### 数据列表
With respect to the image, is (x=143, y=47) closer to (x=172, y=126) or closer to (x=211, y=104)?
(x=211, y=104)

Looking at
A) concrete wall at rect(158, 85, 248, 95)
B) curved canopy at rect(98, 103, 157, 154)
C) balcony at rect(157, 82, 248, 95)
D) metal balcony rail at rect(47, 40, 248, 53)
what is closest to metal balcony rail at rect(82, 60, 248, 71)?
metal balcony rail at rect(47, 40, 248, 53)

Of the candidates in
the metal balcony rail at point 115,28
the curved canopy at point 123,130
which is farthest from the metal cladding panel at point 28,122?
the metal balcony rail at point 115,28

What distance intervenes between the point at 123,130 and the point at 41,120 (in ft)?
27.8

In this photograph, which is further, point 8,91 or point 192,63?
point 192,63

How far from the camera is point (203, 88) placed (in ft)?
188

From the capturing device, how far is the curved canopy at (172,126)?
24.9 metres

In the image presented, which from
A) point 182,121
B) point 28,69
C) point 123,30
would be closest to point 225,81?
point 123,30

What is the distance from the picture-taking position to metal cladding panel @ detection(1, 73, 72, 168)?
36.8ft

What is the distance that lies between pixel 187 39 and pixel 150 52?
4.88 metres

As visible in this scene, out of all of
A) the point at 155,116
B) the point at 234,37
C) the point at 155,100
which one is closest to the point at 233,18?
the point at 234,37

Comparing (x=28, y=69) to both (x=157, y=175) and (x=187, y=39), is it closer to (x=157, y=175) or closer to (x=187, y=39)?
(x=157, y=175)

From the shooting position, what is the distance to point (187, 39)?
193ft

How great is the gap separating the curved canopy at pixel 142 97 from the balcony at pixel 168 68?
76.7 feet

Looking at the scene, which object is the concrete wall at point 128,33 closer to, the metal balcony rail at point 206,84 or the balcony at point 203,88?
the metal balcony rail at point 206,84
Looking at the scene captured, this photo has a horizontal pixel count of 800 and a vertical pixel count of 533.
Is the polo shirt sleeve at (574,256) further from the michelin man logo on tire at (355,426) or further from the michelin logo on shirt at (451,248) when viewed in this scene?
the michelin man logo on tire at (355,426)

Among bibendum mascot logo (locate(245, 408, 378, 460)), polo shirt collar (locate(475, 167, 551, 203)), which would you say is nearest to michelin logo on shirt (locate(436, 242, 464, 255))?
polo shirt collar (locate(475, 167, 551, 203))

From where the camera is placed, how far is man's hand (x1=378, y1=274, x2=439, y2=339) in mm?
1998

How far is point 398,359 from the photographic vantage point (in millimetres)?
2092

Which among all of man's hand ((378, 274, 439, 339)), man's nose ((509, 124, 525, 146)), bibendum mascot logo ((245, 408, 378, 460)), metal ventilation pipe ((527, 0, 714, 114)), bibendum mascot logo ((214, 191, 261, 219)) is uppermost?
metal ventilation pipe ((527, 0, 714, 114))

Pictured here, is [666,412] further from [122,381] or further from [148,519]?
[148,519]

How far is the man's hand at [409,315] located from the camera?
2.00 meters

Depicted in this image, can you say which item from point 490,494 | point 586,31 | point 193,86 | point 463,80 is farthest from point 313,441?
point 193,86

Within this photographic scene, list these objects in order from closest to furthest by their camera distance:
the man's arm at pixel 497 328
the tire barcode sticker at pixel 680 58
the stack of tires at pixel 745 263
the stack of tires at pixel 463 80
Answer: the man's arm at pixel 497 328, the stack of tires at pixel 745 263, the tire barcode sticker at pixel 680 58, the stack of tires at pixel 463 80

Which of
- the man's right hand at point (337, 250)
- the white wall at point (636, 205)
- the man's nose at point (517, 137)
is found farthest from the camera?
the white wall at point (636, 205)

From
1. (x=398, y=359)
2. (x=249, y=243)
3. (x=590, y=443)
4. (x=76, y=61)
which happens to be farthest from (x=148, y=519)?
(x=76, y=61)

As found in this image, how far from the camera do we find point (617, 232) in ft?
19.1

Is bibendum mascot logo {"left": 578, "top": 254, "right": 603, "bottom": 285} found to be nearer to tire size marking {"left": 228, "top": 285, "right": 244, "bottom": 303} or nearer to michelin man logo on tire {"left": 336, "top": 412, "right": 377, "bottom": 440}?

### 待办任务
把上面列表里从含有“Which among all”的那一行开始，一直到含有“2.00 meters”的那一行，一字不差地重抄一遍，头尾两行都算在内。

### 完整答案
Which among all of man's hand ((378, 274, 439, 339)), man's nose ((509, 124, 525, 146)), bibendum mascot logo ((245, 408, 378, 460)), metal ventilation pipe ((527, 0, 714, 114)), bibendum mascot logo ((214, 191, 261, 219)) is uppermost?
metal ventilation pipe ((527, 0, 714, 114))

Pictured here, is [666,412] further from [122,381] or further from [148,519]?
[148,519]

How far is the man's hand at [409,315] located from the camera?
2.00 meters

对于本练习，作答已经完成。